LABOUR’S record in office in Southampton is under the spotlight as the city’s election battle heats up.
With thousands of residents set to vote in city council elections on May 22, opponents of the party have accused them of breaking promises and not doing enough to protect jobs.
But Labour chiefs have defended their record since sweeping to power in the last elections in 2012, saying they have kept job losses to a minimum in the face of “vicious” Government funding cuts.
The current balance of the council means Labour are highly likely to remain in power, but it is possible they could get a bloody nose in a couple of seats.
Since Labour’s landslide win in May 2012, more than £30 million of service cuts have been rubberstamped, while more than 300 jobs have been axed.
And with £30 million more in services predicted to go next year alone, austerity and its impact on the city has been a hot topic on doorsteps across Southampton.
The state of the city’s roads has also been a key issue, with each party promising to carry out improvements, along with the cleanliness of the city’s parks and streets plus parking.
David Fuller, a former Conservative councillor who is standing for the party in Bitterne, said: “I think people have been incredibly disappointed with Labour. They went into the 2012 election with a big manifesto of commitments which quite frankly they have completely put aside.
“They said they would protect jobs, and yet jobs have gone, and they promised to spend more on Sure Start Centres and libraries.
“People keep talking about a cost of living crisis but here in Southampton Labour are creating one, with council tax going up by as much as 16 per cent for elderly residents.”
He says the Conservatives’ alternative would include sharing more services with other councils and authorities, saving millions of pounds each year in the process.
Across the other side of the political spectrum, independent anti-cuts councillor Keith Morrell, who is standing for re-election in Coxford in tandem with the Trade Unionists and Socialists Against Cuts, says Labour have failed to stand up to the coalition Government’s austerity drive.
He said: “Labour should be aware that amongst ordinary working people their failure to do anything other than simply caving in to Government diktats is losing them support.
Labour should recognise that they haven’t presented an alternative to the Tories.”
But Labour council leader Simon Letts, who is competing with Mr Fuller to be re-elected in Bitterne, says his authority has “kept job losses to a minimum”, with “fewer than 12” people leaving the council since May 2012 through compulsory redundancies.
He added: “We also ended the long-running industrial dispute which left a million rotting bin bags on the city streets and have established positive industrial relations.
“We’ve introduced a house of multiple occupancy (HMO) licensing scheme which is only the second or third of its kind in the country, and will help bring the private renting market under control.
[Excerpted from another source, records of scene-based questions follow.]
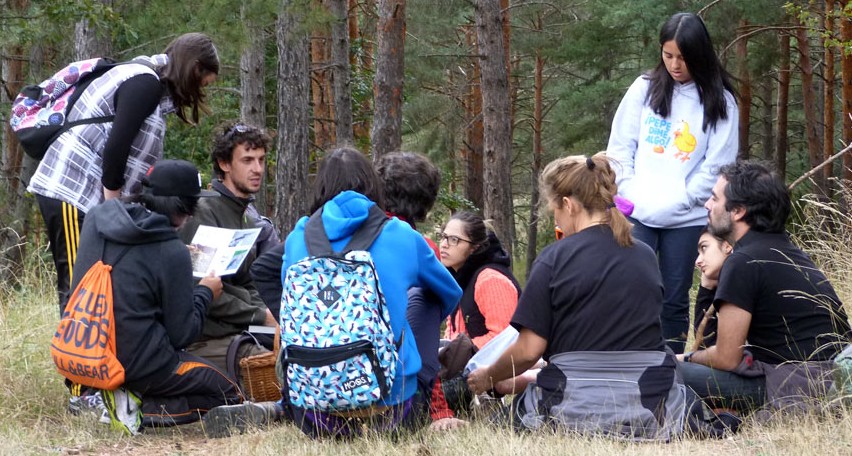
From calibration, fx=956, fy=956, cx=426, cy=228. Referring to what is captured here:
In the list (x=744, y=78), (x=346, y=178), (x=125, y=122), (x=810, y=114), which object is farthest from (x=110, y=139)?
(x=744, y=78)

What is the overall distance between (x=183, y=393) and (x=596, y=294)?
2.09 meters

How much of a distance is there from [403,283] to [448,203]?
1147 centimetres

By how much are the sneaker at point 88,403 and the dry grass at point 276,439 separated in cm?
5

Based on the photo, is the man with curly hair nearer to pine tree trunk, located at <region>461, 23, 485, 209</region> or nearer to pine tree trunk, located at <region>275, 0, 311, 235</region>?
pine tree trunk, located at <region>275, 0, 311, 235</region>

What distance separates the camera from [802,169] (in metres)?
19.3

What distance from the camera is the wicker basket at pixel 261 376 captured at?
Result: 477cm

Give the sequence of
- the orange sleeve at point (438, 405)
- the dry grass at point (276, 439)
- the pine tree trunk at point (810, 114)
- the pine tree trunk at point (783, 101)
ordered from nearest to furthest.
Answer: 1. the dry grass at point (276, 439)
2. the orange sleeve at point (438, 405)
3. the pine tree trunk at point (810, 114)
4. the pine tree trunk at point (783, 101)

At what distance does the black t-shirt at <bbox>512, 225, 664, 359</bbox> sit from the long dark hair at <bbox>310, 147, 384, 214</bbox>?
0.77 m

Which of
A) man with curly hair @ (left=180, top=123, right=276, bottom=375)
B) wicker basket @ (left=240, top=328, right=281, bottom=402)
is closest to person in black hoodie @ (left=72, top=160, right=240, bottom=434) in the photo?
wicker basket @ (left=240, top=328, right=281, bottom=402)

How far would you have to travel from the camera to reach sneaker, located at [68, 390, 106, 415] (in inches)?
184

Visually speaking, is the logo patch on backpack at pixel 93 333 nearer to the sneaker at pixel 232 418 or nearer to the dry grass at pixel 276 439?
the dry grass at pixel 276 439

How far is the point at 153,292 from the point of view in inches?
174

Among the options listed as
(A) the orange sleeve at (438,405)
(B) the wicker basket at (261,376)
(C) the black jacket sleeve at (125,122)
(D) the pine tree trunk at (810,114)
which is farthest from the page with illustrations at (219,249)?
(D) the pine tree trunk at (810,114)

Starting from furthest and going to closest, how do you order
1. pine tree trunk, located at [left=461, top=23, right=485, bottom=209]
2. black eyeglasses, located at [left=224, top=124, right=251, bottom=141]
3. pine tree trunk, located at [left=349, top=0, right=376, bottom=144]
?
pine tree trunk, located at [left=461, top=23, right=485, bottom=209], pine tree trunk, located at [left=349, top=0, right=376, bottom=144], black eyeglasses, located at [left=224, top=124, right=251, bottom=141]
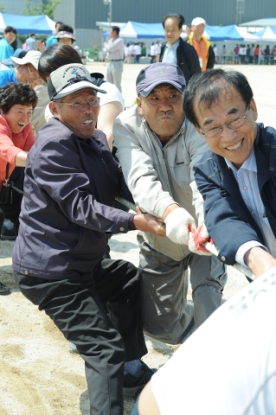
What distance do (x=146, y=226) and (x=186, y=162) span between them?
53 cm

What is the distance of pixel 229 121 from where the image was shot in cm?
249

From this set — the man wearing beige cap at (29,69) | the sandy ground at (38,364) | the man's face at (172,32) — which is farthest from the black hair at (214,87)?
the man's face at (172,32)

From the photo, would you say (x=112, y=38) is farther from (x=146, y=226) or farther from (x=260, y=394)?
(x=260, y=394)

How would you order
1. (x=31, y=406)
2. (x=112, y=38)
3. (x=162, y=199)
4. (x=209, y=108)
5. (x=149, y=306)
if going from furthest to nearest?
(x=112, y=38)
(x=149, y=306)
(x=31, y=406)
(x=162, y=199)
(x=209, y=108)

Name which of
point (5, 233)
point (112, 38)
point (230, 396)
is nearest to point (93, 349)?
point (230, 396)

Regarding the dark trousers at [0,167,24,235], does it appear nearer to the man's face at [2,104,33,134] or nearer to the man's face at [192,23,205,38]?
the man's face at [2,104,33,134]

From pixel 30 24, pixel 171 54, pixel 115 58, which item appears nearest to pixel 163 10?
pixel 30 24

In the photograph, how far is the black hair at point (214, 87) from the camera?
8.23 ft

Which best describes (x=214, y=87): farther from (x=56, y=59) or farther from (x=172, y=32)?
(x=172, y=32)

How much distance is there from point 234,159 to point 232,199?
17cm

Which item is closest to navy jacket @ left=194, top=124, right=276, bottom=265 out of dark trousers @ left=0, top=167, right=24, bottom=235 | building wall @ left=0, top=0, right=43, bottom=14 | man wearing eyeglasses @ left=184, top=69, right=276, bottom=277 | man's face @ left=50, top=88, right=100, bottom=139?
man wearing eyeglasses @ left=184, top=69, right=276, bottom=277

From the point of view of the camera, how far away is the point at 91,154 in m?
3.33

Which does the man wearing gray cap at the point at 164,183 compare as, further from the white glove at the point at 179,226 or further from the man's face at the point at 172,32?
A: the man's face at the point at 172,32

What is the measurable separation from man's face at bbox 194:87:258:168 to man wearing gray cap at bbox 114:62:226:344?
0.46m
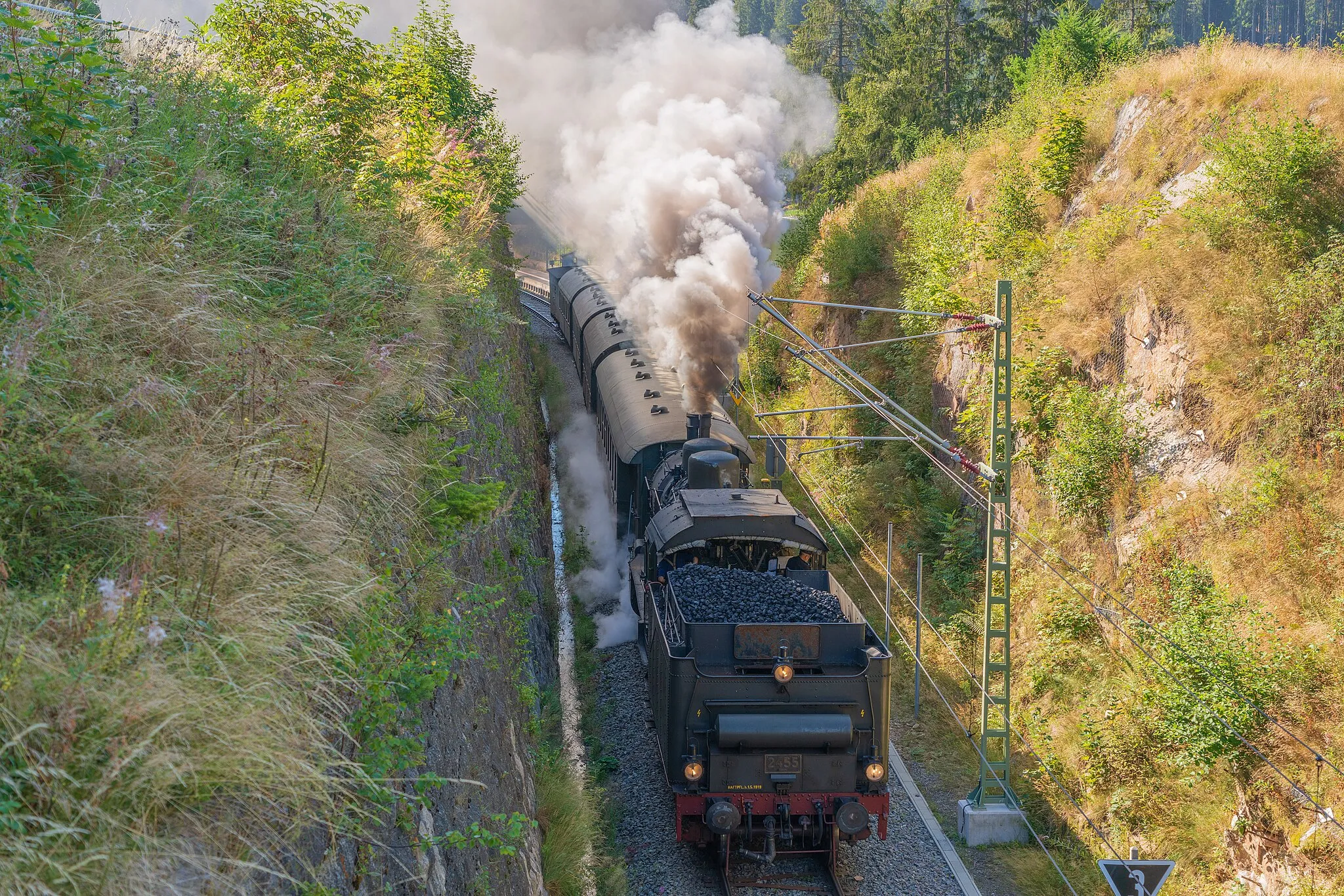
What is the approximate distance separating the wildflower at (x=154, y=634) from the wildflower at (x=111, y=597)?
0.11 meters

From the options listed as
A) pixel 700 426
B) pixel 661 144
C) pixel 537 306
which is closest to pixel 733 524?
pixel 700 426

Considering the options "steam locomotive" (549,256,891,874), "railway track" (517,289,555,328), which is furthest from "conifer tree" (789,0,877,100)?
"steam locomotive" (549,256,891,874)

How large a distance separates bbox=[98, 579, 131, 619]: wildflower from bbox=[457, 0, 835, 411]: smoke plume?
13926 millimetres

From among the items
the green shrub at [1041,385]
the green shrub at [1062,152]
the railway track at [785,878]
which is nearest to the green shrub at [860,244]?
the green shrub at [1062,152]

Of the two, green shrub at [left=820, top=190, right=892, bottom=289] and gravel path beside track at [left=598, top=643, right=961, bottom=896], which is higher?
green shrub at [left=820, top=190, right=892, bottom=289]

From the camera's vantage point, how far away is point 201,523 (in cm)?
412

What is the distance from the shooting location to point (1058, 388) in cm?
1562

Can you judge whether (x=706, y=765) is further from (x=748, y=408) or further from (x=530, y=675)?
(x=748, y=408)

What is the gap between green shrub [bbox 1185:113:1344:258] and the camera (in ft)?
43.2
Innovative “And we also successfully bid for £8 million from the Government for a glass recycling service for the first time here.
“In the background of vicious cuts from central Government we are still delivering innovative new services.”
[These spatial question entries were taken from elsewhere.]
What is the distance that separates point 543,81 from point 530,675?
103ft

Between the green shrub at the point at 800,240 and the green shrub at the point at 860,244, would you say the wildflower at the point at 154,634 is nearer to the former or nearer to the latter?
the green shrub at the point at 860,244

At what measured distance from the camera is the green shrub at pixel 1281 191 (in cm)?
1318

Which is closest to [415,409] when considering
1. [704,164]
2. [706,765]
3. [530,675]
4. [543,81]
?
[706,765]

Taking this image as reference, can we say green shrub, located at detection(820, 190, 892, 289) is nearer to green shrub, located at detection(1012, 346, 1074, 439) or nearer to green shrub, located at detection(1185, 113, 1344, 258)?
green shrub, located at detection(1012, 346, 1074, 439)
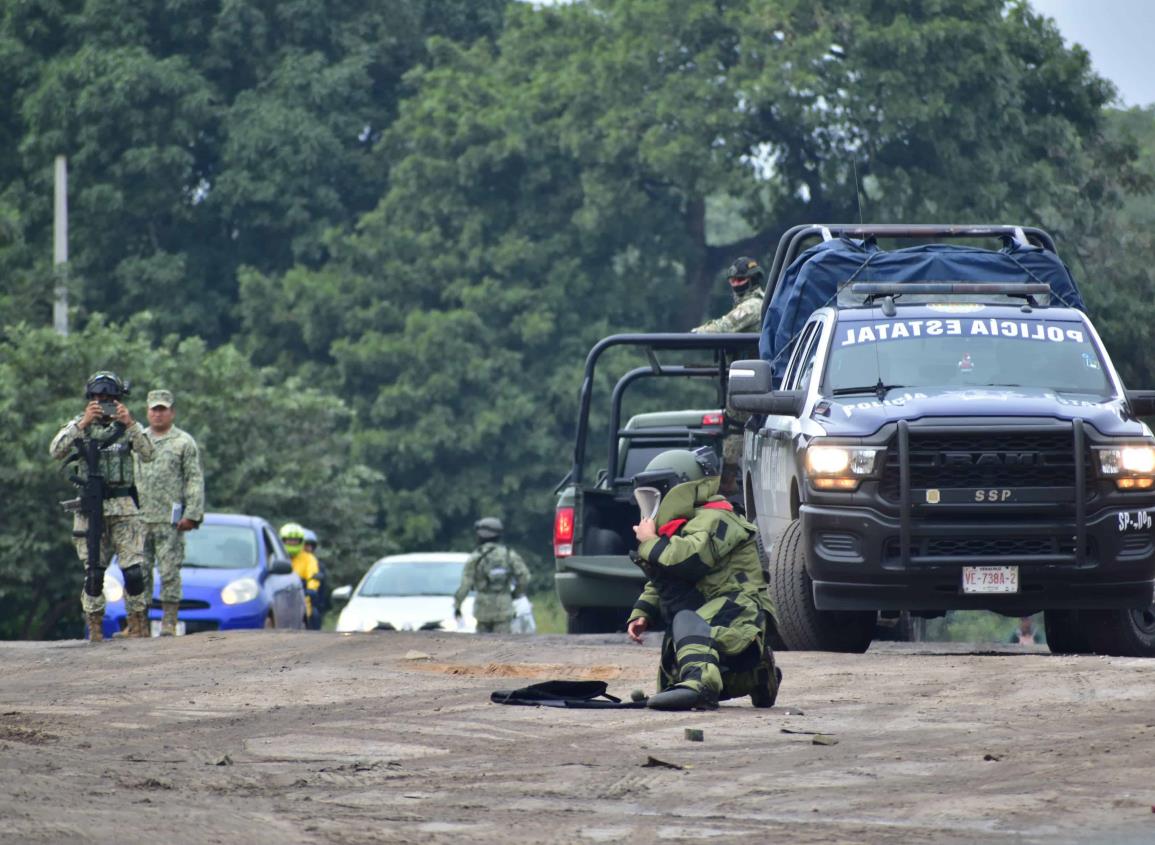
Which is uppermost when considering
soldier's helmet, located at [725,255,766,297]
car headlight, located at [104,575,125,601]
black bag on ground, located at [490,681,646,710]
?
soldier's helmet, located at [725,255,766,297]

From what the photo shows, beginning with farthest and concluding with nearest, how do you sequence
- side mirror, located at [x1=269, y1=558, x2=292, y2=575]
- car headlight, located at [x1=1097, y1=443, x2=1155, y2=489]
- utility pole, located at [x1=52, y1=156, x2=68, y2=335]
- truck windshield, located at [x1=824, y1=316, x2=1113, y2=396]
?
utility pole, located at [x1=52, y1=156, x2=68, y2=335] → side mirror, located at [x1=269, y1=558, x2=292, y2=575] → truck windshield, located at [x1=824, y1=316, x2=1113, y2=396] → car headlight, located at [x1=1097, y1=443, x2=1155, y2=489]

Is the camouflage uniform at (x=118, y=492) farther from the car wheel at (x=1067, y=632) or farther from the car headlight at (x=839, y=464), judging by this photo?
the car wheel at (x=1067, y=632)

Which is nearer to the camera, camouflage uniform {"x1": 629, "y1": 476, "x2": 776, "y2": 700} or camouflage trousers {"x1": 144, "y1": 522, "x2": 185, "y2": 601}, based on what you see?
camouflage uniform {"x1": 629, "y1": 476, "x2": 776, "y2": 700}

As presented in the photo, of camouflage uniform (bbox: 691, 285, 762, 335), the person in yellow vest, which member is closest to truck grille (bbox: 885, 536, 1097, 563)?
camouflage uniform (bbox: 691, 285, 762, 335)

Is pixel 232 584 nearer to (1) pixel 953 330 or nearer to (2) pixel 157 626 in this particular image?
(2) pixel 157 626

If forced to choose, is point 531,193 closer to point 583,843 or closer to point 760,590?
point 760,590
Labour has unveiled a 50-point manifesto with key points on building the first new council houses for a generation, doubling investment in improving the city’s roads and creating new jobs.
The Liberal Democrats have also unveiled their “charter” of priorities for the city, which include keeping council tax low, requiring all HMOs to be licensed, reversing charges for first residents’ parking passes introduced by Labour, and campaigning to provide more jobs.
Party leader Cllr Adrian Vinson, who is also up for re-election in Portswood, said: “We will prioritise scarce resources for those most in need and maintaining and improving the quality of life in our neighbourhoods.”
The party has fielded candidates in elections since 2000, but is yet to win its first seat on the council. Among its policies for Southampton are ensuring new people to the city are supported with learning English and assimilated into the community, although they would have to contribute towards the cost, and helping young people find training and work opportunities.
Similarly to the Conservatives, UKIP is also against the controversial evening city centre parking charges brought in by Labour.
Millbrook candidate Pearline Hingston said: “UKIP candidates standing in the local council elections provide an alternative to the tired old parties. We pledge to follow the will of the communities we represent and always put their best interests first.”
Sustainable transport and improving the city’s air quality – an issue highlighted recently by the World Health Organisation – are among the Green Party’s key objectives.
Chris Bluemel, the party’s candidate in Freemantle, said: “We are campaigning against all forms of large biomass energy production and any subsidies being delivered for it. The quality of air in Southampton is appalling due to the city’s transport congestion.”